After yearlong visitor restrictions, Hawaii’s nursing homes and senior-living facilities are reopening to family and friends as they complete COVID-19 vaccinations for residents and staff.
One such facility, Kalakaua Gardens, is “opening its doors so that its residents and their family members can visit each other again — up close and in person,” welcoming “hugs from family members” indoors and allowing nonessential visits outdoors starting this week.
“This is a major step toward restoring a sense of normalcy for our kupuna,” Joel Guron, executive director of the 228-bed senior-living community, said in a news release. “With virtually all of our residents and staff vaccinated, we’re beginning to ease some of our COVID restrictions, while carefully following the federal, state and county guidance to celebrate this milestone of being able to safely gather and hug each other again.”
With senior populations and congregate living arrangements, nursing homes across the nation have been particularly hard-hit by the pandemic. There have been 66 deaths and 478 infections among residents and staff in Hawaii facilities, according to the AARP Nursing Home Dashboard.
Patrick Harrison, senior director of post-acute care at the Healthcare Association of Hawaii, representing the state’s nursing homes and assisted-living providers, said the facilities are revising visitor policies based on federal guidelines and cautiously reopening after significant declines in nursing home infections.
“They have observed that the vaccines are effective in helping to prevent symptomatic infections associated with the COVID-19 virus. In Hawaii many of our facilities have completed vaccinating residents and staff or are close to completing the process,” he said.
In early February a survey of long-term care and assisted-living facilities showed that an average of about 78% of staff had received one or more doses, along with roughly 90% of residents.
As of Monday, Walgreens had administered 10,458 doses at nursing homes and assisted-living facilities, while CVS completed 14,975 vaccinations as of Tuesday.
But new variants pose a threat with the reopenings, and visitors will still have to follow safety precautions, including mask-wearing, physical distancing and hand-washing, although they are not required to be immunized or tested for the coronavirus for entry.
Fully vaccinated Kalakaua Gardens residents are allowed to be in close contact with their family members as long as they are wearing a face mask and wash their hands before and after each visit. The facility is also allowing residents to go out for meals or nonessential appointments with family members, but they must return within 24 hours or quarantine for 14 days.

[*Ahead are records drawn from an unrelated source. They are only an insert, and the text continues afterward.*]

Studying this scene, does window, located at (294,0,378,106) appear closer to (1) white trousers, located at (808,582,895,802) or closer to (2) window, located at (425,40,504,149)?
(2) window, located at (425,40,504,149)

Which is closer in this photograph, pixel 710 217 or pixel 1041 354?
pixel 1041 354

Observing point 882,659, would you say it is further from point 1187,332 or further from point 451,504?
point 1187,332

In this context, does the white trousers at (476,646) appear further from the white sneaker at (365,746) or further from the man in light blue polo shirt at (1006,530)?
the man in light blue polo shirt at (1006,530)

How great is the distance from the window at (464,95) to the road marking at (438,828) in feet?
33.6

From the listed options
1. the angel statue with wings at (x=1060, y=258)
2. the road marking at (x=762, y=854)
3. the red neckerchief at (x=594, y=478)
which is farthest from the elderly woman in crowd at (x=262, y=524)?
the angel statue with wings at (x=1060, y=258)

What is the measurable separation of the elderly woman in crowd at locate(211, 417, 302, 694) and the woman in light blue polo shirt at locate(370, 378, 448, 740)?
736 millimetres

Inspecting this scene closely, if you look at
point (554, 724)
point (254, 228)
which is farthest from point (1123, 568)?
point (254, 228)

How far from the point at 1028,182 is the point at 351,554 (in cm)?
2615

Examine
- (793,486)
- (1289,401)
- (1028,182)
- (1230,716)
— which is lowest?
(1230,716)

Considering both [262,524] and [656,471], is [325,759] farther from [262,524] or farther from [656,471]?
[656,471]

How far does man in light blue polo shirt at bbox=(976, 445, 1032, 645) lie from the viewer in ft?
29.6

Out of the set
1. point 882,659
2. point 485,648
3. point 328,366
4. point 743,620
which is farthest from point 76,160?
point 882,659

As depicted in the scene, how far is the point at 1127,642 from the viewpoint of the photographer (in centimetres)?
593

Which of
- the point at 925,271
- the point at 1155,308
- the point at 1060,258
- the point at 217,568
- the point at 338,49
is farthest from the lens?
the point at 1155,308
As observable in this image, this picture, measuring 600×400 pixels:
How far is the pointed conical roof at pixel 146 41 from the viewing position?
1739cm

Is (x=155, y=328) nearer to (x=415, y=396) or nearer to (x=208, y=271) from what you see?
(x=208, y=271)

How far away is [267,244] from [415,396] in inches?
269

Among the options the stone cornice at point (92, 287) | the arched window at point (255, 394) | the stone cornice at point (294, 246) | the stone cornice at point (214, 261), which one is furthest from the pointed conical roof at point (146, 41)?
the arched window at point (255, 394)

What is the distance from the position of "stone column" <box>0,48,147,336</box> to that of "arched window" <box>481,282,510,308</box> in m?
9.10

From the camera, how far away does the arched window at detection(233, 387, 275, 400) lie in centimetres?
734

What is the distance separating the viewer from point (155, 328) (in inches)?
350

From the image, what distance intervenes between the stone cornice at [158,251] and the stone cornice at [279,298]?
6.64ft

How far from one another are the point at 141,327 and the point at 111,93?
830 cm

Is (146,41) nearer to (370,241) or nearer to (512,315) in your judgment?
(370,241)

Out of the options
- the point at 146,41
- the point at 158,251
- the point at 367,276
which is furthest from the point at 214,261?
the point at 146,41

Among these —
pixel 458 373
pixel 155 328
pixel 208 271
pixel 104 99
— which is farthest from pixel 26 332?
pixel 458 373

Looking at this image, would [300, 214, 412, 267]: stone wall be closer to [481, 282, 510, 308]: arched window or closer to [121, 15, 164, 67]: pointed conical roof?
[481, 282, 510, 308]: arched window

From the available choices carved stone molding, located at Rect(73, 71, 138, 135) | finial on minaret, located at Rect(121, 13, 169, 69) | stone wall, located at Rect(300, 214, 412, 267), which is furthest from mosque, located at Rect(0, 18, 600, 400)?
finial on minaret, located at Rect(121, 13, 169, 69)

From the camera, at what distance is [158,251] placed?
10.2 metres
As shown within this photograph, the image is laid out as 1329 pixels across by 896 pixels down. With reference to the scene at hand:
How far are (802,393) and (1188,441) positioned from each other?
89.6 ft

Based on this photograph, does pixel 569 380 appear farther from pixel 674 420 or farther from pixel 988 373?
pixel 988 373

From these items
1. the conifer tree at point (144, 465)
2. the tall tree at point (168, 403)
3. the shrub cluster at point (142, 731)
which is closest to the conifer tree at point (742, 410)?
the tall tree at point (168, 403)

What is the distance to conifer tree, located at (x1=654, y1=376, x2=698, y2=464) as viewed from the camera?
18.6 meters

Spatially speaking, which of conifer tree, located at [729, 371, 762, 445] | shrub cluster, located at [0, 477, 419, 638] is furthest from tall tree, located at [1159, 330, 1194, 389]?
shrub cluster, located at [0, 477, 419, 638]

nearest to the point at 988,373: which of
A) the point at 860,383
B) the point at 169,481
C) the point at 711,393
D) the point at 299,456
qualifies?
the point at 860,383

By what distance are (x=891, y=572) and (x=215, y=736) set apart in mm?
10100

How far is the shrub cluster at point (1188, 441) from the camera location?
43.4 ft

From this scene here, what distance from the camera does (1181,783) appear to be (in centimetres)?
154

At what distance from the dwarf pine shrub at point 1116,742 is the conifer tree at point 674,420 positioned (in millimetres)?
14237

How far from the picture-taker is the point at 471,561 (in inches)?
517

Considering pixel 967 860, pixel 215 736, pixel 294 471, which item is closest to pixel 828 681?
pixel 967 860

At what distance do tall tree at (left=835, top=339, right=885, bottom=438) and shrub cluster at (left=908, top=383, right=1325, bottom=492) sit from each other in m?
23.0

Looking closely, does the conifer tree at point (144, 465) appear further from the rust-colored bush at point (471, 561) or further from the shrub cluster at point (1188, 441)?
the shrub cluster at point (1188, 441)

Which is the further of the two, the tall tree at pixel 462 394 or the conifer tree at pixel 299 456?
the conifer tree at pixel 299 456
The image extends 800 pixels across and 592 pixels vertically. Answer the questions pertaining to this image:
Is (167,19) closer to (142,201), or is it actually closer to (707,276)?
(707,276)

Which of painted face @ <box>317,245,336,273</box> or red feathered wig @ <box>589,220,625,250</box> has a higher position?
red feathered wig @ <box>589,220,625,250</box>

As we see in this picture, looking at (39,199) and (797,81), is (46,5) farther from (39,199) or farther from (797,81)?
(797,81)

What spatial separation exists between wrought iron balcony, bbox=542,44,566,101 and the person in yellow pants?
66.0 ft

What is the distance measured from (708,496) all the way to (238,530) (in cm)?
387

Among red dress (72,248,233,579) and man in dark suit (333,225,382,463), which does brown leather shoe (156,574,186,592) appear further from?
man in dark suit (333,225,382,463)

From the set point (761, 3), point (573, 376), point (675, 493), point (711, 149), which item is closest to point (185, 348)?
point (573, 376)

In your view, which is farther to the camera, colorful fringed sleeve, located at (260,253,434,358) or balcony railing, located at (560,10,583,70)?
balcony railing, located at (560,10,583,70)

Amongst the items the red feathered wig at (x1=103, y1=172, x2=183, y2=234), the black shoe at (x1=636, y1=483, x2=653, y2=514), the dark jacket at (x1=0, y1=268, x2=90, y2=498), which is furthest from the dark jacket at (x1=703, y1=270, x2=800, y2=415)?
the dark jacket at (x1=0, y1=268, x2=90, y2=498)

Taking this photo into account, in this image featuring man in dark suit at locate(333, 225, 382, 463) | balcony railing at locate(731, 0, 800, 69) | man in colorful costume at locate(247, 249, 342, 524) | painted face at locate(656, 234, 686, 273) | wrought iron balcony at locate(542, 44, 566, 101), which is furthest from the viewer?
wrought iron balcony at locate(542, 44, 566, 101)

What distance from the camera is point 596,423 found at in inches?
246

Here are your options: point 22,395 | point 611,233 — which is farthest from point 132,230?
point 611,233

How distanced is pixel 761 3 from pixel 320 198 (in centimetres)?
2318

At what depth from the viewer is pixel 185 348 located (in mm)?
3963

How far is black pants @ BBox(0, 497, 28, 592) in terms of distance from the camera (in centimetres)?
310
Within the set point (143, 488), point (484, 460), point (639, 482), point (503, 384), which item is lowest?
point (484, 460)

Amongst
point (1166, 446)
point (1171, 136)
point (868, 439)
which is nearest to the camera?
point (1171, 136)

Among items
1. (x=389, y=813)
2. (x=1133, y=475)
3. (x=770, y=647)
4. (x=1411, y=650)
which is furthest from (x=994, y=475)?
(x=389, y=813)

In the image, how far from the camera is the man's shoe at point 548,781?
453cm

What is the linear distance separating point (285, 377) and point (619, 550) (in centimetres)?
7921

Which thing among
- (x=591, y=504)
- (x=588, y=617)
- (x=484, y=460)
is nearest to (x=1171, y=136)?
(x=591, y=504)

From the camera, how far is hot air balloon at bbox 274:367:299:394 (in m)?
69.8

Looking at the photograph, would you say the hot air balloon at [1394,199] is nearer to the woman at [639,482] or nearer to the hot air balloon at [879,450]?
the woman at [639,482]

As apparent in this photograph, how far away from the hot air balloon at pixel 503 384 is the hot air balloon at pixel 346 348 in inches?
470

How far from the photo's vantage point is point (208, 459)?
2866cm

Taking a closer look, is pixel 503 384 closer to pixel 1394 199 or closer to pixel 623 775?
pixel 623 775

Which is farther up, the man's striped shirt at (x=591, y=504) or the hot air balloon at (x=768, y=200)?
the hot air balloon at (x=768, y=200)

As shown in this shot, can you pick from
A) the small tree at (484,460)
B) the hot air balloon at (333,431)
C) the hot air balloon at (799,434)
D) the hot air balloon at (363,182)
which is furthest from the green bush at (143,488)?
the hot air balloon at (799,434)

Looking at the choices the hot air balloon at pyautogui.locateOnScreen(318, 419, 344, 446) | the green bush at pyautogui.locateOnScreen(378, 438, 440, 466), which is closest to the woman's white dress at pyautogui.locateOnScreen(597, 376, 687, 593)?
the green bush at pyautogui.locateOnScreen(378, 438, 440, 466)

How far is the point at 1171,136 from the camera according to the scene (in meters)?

The Arcadia Family of Cos. is taking a “gradual, cautious and conservative approach to reopening,” with outdoor visitation areas on the lanai of the health care center and in the gardens for independent- and assisted-living residents, said President and CEO Suzie Schulberg.
“We serve the most vulnerable population that this pandemic has affected,” she said.
The Centers for Disease Control and Prevention COVID data tracker reported 621,720 vaccine doses administered in Hawaii, at a rate of 43,911 doses per 100,000 residents, including vaccinations by the military and U.S. Department of Veterans Affairs.
Health officials recorded 41 new coronavirus infections as of Sunday, bringing the state’s total since the start of the pandemic to 28,892 cases. The statewide death toll remains at 454 with no new coronavirus deaths reported.
Meanwhile, the state has opened a new service to help seniors register for vaccines, as well as transportation. To access the “Kupuna Call Center” seven days a week, call 211. In addition, Times Pharmacy will administer the Johnson & Johnson vaccine every Thursday through April 15 at the Mililani Town Association Recreation Center No. 5.
“It’s also important to remember vaccination does not guarantee that people will be free from disease. Outdoor visitation is still strongly preferred at this time. While we do have very high vaccination rates in Hawaii, it’s still important to protect those who are not vaccinated,” Harrison said. “Our members certainly recognize the need here to reengage residents with their loved ones. (The pandemic) certainly has taken its toll. This is a very important milestone.”